Mycobacterium tuberculosis (Mtb) is the leading cause of death by an infectious disease ? 1.5 million deaths and 10 million new active TB cases each year. A major reason the situation is not improving is that TB treatment is lengthy and challenging, requiring 6 months or more of multiple antibiotics with serious side effects. This regimen causes widespread non-compliance leading to relapse and promoting the evolution of multidrug-resistant TB (MDR-TB). Mtb is remarkably successful, in part, due to its ability to become dormant in response to host immune pressures. Mtb has a two-component regulatory system (TCS), DosRST, that when induced by hypoxia, nitric oxide (NO) or carbon monoxide (CO) remodels Mtb physiology to promote non-replicating persistence (NRP). NRP bacteria are thought to drive the long course of TB treatment. Therefore, we hypothesize that inhibitors of DosRST-dependent adaptation will reduce survival of drug-tolerant NRP Mtb and could function to shorten the course of therapy. By an innovative, reporter-based whole-cell phenotypic screen of a >540,000 compound library, we have discovered four new inhibitors that inhibit DosRST signaling by directly targeting the DosS and DosT sensor kinases. These first-in-class chemical probes, HC101, HC102, HC103 and HC106, represent a new strategy to inhibit Mtb persistence. Under hypoxia, all four compounds inhibit Mtb NRP-associated physiologies, including triacylglycerol synthesis and survival. Mechanism of action studies show they directly inhibit DosS and DosT kinases, but by distinct mechanisms; HC101 and HC106 directly target a heme group embedded in the kinases, while HC102 and HC103 inhibit sensor kinase autophosphorylation. A critical barrier to studying TCS is the lack of chemical probes that function against bacteria in whole cells. The goal of this proposal is to use these chemical probes as new tools to dissect the biochemical mechanisms of DosS/T sensor kinase function and the impact of conditional sensor kinase inhibition on Mtb physiology.
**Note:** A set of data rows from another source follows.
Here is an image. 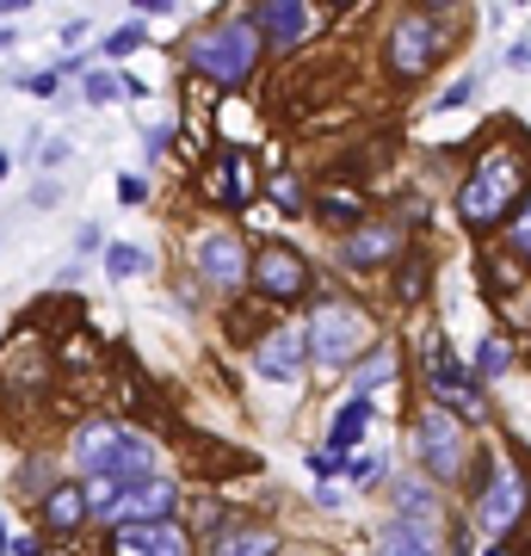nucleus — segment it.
I'll return each mask as SVG.
<instances>
[{
	"label": "nucleus",
	"mask_w": 531,
	"mask_h": 556,
	"mask_svg": "<svg viewBox=\"0 0 531 556\" xmlns=\"http://www.w3.org/2000/svg\"><path fill=\"white\" fill-rule=\"evenodd\" d=\"M75 457L112 489H137L155 470V445L142 433H130V427H118V420H87L75 433Z\"/></svg>",
	"instance_id": "obj_1"
},
{
	"label": "nucleus",
	"mask_w": 531,
	"mask_h": 556,
	"mask_svg": "<svg viewBox=\"0 0 531 556\" xmlns=\"http://www.w3.org/2000/svg\"><path fill=\"white\" fill-rule=\"evenodd\" d=\"M519 186H526V167H519V155L501 142V149H489V155L476 161V174L464 179V199H457V211H464V223H470V229H489V223H501L513 211Z\"/></svg>",
	"instance_id": "obj_2"
},
{
	"label": "nucleus",
	"mask_w": 531,
	"mask_h": 556,
	"mask_svg": "<svg viewBox=\"0 0 531 556\" xmlns=\"http://www.w3.org/2000/svg\"><path fill=\"white\" fill-rule=\"evenodd\" d=\"M254 56H260V31L254 25H217L192 43V68L211 75L217 87H241L254 75Z\"/></svg>",
	"instance_id": "obj_3"
},
{
	"label": "nucleus",
	"mask_w": 531,
	"mask_h": 556,
	"mask_svg": "<svg viewBox=\"0 0 531 556\" xmlns=\"http://www.w3.org/2000/svg\"><path fill=\"white\" fill-rule=\"evenodd\" d=\"M365 340H371V321L358 316L353 303H321L303 328V346H309L321 365H353L365 353Z\"/></svg>",
	"instance_id": "obj_4"
},
{
	"label": "nucleus",
	"mask_w": 531,
	"mask_h": 556,
	"mask_svg": "<svg viewBox=\"0 0 531 556\" xmlns=\"http://www.w3.org/2000/svg\"><path fill=\"white\" fill-rule=\"evenodd\" d=\"M414 445H420V464L433 470L439 482H457L464 477V427H457L445 408H427V415L414 420Z\"/></svg>",
	"instance_id": "obj_5"
},
{
	"label": "nucleus",
	"mask_w": 531,
	"mask_h": 556,
	"mask_svg": "<svg viewBox=\"0 0 531 556\" xmlns=\"http://www.w3.org/2000/svg\"><path fill=\"white\" fill-rule=\"evenodd\" d=\"M174 482H137V489H112V501L99 507V519L112 526H161L174 514Z\"/></svg>",
	"instance_id": "obj_6"
},
{
	"label": "nucleus",
	"mask_w": 531,
	"mask_h": 556,
	"mask_svg": "<svg viewBox=\"0 0 531 556\" xmlns=\"http://www.w3.org/2000/svg\"><path fill=\"white\" fill-rule=\"evenodd\" d=\"M254 278H260V291L273 303H296L303 291H309V273H303V260L291 254V248H260V260H254Z\"/></svg>",
	"instance_id": "obj_7"
},
{
	"label": "nucleus",
	"mask_w": 531,
	"mask_h": 556,
	"mask_svg": "<svg viewBox=\"0 0 531 556\" xmlns=\"http://www.w3.org/2000/svg\"><path fill=\"white\" fill-rule=\"evenodd\" d=\"M476 519H482V532L513 538V519H526V482L513 477V470H494L489 489H482V507H476Z\"/></svg>",
	"instance_id": "obj_8"
},
{
	"label": "nucleus",
	"mask_w": 531,
	"mask_h": 556,
	"mask_svg": "<svg viewBox=\"0 0 531 556\" xmlns=\"http://www.w3.org/2000/svg\"><path fill=\"white\" fill-rule=\"evenodd\" d=\"M112 556H192V538L179 532L174 519H161V526H118Z\"/></svg>",
	"instance_id": "obj_9"
},
{
	"label": "nucleus",
	"mask_w": 531,
	"mask_h": 556,
	"mask_svg": "<svg viewBox=\"0 0 531 556\" xmlns=\"http://www.w3.org/2000/svg\"><path fill=\"white\" fill-rule=\"evenodd\" d=\"M433 50H439V25L433 20H402L395 38H390V68L395 75H420V68L433 62Z\"/></svg>",
	"instance_id": "obj_10"
},
{
	"label": "nucleus",
	"mask_w": 531,
	"mask_h": 556,
	"mask_svg": "<svg viewBox=\"0 0 531 556\" xmlns=\"http://www.w3.org/2000/svg\"><path fill=\"white\" fill-rule=\"evenodd\" d=\"M377 556H439L433 519H390L377 538Z\"/></svg>",
	"instance_id": "obj_11"
},
{
	"label": "nucleus",
	"mask_w": 531,
	"mask_h": 556,
	"mask_svg": "<svg viewBox=\"0 0 531 556\" xmlns=\"http://www.w3.org/2000/svg\"><path fill=\"white\" fill-rule=\"evenodd\" d=\"M427 365H433V383H439V396H445V408H457V415H470V420L482 415V396H476V383L457 371L452 353H445L439 340H433V358H427Z\"/></svg>",
	"instance_id": "obj_12"
},
{
	"label": "nucleus",
	"mask_w": 531,
	"mask_h": 556,
	"mask_svg": "<svg viewBox=\"0 0 531 556\" xmlns=\"http://www.w3.org/2000/svg\"><path fill=\"white\" fill-rule=\"evenodd\" d=\"M296 371H303V328H278V334L260 346V378L291 383Z\"/></svg>",
	"instance_id": "obj_13"
},
{
	"label": "nucleus",
	"mask_w": 531,
	"mask_h": 556,
	"mask_svg": "<svg viewBox=\"0 0 531 556\" xmlns=\"http://www.w3.org/2000/svg\"><path fill=\"white\" fill-rule=\"evenodd\" d=\"M309 7H296V0H273V7H260L254 13V31H266L273 43H296L303 31H309Z\"/></svg>",
	"instance_id": "obj_14"
},
{
	"label": "nucleus",
	"mask_w": 531,
	"mask_h": 556,
	"mask_svg": "<svg viewBox=\"0 0 531 556\" xmlns=\"http://www.w3.org/2000/svg\"><path fill=\"white\" fill-rule=\"evenodd\" d=\"M198 266H204V278H217V285H241V241L236 236H204L198 241Z\"/></svg>",
	"instance_id": "obj_15"
},
{
	"label": "nucleus",
	"mask_w": 531,
	"mask_h": 556,
	"mask_svg": "<svg viewBox=\"0 0 531 556\" xmlns=\"http://www.w3.org/2000/svg\"><path fill=\"white\" fill-rule=\"evenodd\" d=\"M395 248H402V229H395V223H371V229H358V236H353V260H358V266H383Z\"/></svg>",
	"instance_id": "obj_16"
},
{
	"label": "nucleus",
	"mask_w": 531,
	"mask_h": 556,
	"mask_svg": "<svg viewBox=\"0 0 531 556\" xmlns=\"http://www.w3.org/2000/svg\"><path fill=\"white\" fill-rule=\"evenodd\" d=\"M43 519H50V532H75L80 519H87V495H80V489H50Z\"/></svg>",
	"instance_id": "obj_17"
},
{
	"label": "nucleus",
	"mask_w": 531,
	"mask_h": 556,
	"mask_svg": "<svg viewBox=\"0 0 531 556\" xmlns=\"http://www.w3.org/2000/svg\"><path fill=\"white\" fill-rule=\"evenodd\" d=\"M273 551H278L273 532H260V526H241V532H223L211 556H273Z\"/></svg>",
	"instance_id": "obj_18"
},
{
	"label": "nucleus",
	"mask_w": 531,
	"mask_h": 556,
	"mask_svg": "<svg viewBox=\"0 0 531 556\" xmlns=\"http://www.w3.org/2000/svg\"><path fill=\"white\" fill-rule=\"evenodd\" d=\"M365 420H371V402L358 396V402H353V408H346V415H340V420H334V439H328V452H340V457L353 452V439H358V433H365Z\"/></svg>",
	"instance_id": "obj_19"
},
{
	"label": "nucleus",
	"mask_w": 531,
	"mask_h": 556,
	"mask_svg": "<svg viewBox=\"0 0 531 556\" xmlns=\"http://www.w3.org/2000/svg\"><path fill=\"white\" fill-rule=\"evenodd\" d=\"M395 507H402L395 519H433V495H427L420 482H402V489H395Z\"/></svg>",
	"instance_id": "obj_20"
},
{
	"label": "nucleus",
	"mask_w": 531,
	"mask_h": 556,
	"mask_svg": "<svg viewBox=\"0 0 531 556\" xmlns=\"http://www.w3.org/2000/svg\"><path fill=\"white\" fill-rule=\"evenodd\" d=\"M118 93H130V80L112 75V68H99V75H87V100L105 105V100H118Z\"/></svg>",
	"instance_id": "obj_21"
},
{
	"label": "nucleus",
	"mask_w": 531,
	"mask_h": 556,
	"mask_svg": "<svg viewBox=\"0 0 531 556\" xmlns=\"http://www.w3.org/2000/svg\"><path fill=\"white\" fill-rule=\"evenodd\" d=\"M105 273L112 278H130V273H149V260H142V248H112V254H105Z\"/></svg>",
	"instance_id": "obj_22"
},
{
	"label": "nucleus",
	"mask_w": 531,
	"mask_h": 556,
	"mask_svg": "<svg viewBox=\"0 0 531 556\" xmlns=\"http://www.w3.org/2000/svg\"><path fill=\"white\" fill-rule=\"evenodd\" d=\"M383 378H395V353H377L371 365L358 371V396H365V390H377V383H383Z\"/></svg>",
	"instance_id": "obj_23"
},
{
	"label": "nucleus",
	"mask_w": 531,
	"mask_h": 556,
	"mask_svg": "<svg viewBox=\"0 0 531 556\" xmlns=\"http://www.w3.org/2000/svg\"><path fill=\"white\" fill-rule=\"evenodd\" d=\"M223 192H229V204H248V161L229 155V174H223Z\"/></svg>",
	"instance_id": "obj_24"
},
{
	"label": "nucleus",
	"mask_w": 531,
	"mask_h": 556,
	"mask_svg": "<svg viewBox=\"0 0 531 556\" xmlns=\"http://www.w3.org/2000/svg\"><path fill=\"white\" fill-rule=\"evenodd\" d=\"M476 371H482V378L507 371V340H482V353H476Z\"/></svg>",
	"instance_id": "obj_25"
},
{
	"label": "nucleus",
	"mask_w": 531,
	"mask_h": 556,
	"mask_svg": "<svg viewBox=\"0 0 531 556\" xmlns=\"http://www.w3.org/2000/svg\"><path fill=\"white\" fill-rule=\"evenodd\" d=\"M346 470H353V482H377V477H383V457H377V452H353V457H346Z\"/></svg>",
	"instance_id": "obj_26"
},
{
	"label": "nucleus",
	"mask_w": 531,
	"mask_h": 556,
	"mask_svg": "<svg viewBox=\"0 0 531 556\" xmlns=\"http://www.w3.org/2000/svg\"><path fill=\"white\" fill-rule=\"evenodd\" d=\"M142 43V31L137 25H124V31H112V38H105V56H118V50H137Z\"/></svg>",
	"instance_id": "obj_27"
},
{
	"label": "nucleus",
	"mask_w": 531,
	"mask_h": 556,
	"mask_svg": "<svg viewBox=\"0 0 531 556\" xmlns=\"http://www.w3.org/2000/svg\"><path fill=\"white\" fill-rule=\"evenodd\" d=\"M513 241H519V254L531 260V199H526V211H519V223H513Z\"/></svg>",
	"instance_id": "obj_28"
},
{
	"label": "nucleus",
	"mask_w": 531,
	"mask_h": 556,
	"mask_svg": "<svg viewBox=\"0 0 531 556\" xmlns=\"http://www.w3.org/2000/svg\"><path fill=\"white\" fill-rule=\"evenodd\" d=\"M273 199L285 204V211H303V204H296V186H291V179H273Z\"/></svg>",
	"instance_id": "obj_29"
},
{
	"label": "nucleus",
	"mask_w": 531,
	"mask_h": 556,
	"mask_svg": "<svg viewBox=\"0 0 531 556\" xmlns=\"http://www.w3.org/2000/svg\"><path fill=\"white\" fill-rule=\"evenodd\" d=\"M0 551H13V544H7V526H0Z\"/></svg>",
	"instance_id": "obj_30"
},
{
	"label": "nucleus",
	"mask_w": 531,
	"mask_h": 556,
	"mask_svg": "<svg viewBox=\"0 0 531 556\" xmlns=\"http://www.w3.org/2000/svg\"><path fill=\"white\" fill-rule=\"evenodd\" d=\"M0 174H7V149H0Z\"/></svg>",
	"instance_id": "obj_31"
}]
</instances>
Aim 1 will use biochemical and structure-activity relationship (SAR) studies to define mechanisms of action of the probes.
In Aim 2, genetic approaches will be used to identify amino acid residues associated with resistance to the compounds and required for kinase function.
Aim 3 will use CRISPR interference (CRISPRi), combined with treatment with the chemical probes, to define the biological impact of conditional DosRST inhibition both in vitro and during infection. This R01 will define new mechanisms for TCS function and generate proof-of- concept data validating DosRST as a target for the development of new TB drugs. OVERALL IMPACT: These studies will surmount obstacles that have long stymied TB therapy by focusing small molecule development on new targets and bringing critically needed understanding of TCS function in vitro and during infection.
The spread of tuberculosis is a global health crisis leading to over one million deaths annually. The global burden of tuberculosis is a threat to the health of all Americans, and directly relevant to the mission of the National Institute of Allergy and Infectious Diseases, given the easy transmission of the disease through the air and the emergence of drug resistant strains that are difficult to treat. Moreover, there exists an increasing population of Americans with enhanced susceptibility to TB due to factors associated with compromised immune systems, including: HIV infection, the use of anti-rejection and anti-inflammatory drugs, as well as natural decreases in immunity associated with an aging population.